Crônicas

Espelho, espelho meu

Ontem foi dia de conhecer um exemplar da nova humanidade. Estava almoçando com meu filho, num restaurante da zona sul, depois de um exame em que fui acompanhá-lo (ação corriqueira para mães das proles de antigamente) quando ele me interpelou: “Aquilo ali é um bebê reborn?” 

Discretamente, acompanhei seu olhar e me deparei com uma moça aconchegando o bebê em seu colo enquanto andava para lá e para cá. O movimento era parecido com o ninar das mães/cuidadoras de crianças feitas de poros, mas com algumas diferenças, talvez, inalcançáveis para quem não vivencia a corda bamba da maternidade feita de cheiro de fralda suja e beijo babado:

1. o balançar do colo não tinha aquela apreensão inerente ao ato de ninar um bebê: é sono? Fome? Dor? Gases?

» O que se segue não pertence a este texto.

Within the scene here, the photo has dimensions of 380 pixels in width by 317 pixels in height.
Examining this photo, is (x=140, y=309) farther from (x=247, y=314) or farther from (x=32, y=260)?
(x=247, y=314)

2.  A tranquilidade de quem não corre o risco de levar uma golfada.

3.  A paz absoluta dos que não precisam ter medo de errar, de não perceber ou intervir a tempo, de falhar.

4. A solidão de um olhar que não encontra testemunho de afeto.

Tudo sob controle, milimetricamente previsível, controlável. Por alguns instantes, admirei a maternidade reduzida a sua função de cuidados mecânicos. Mas, em poucos segundos, o sorriso esvaziou, senti falta da temperatura, do cheiro, da gargalhada, do choro feito de lágrimas, das mãozinhas puxando o cabelo. 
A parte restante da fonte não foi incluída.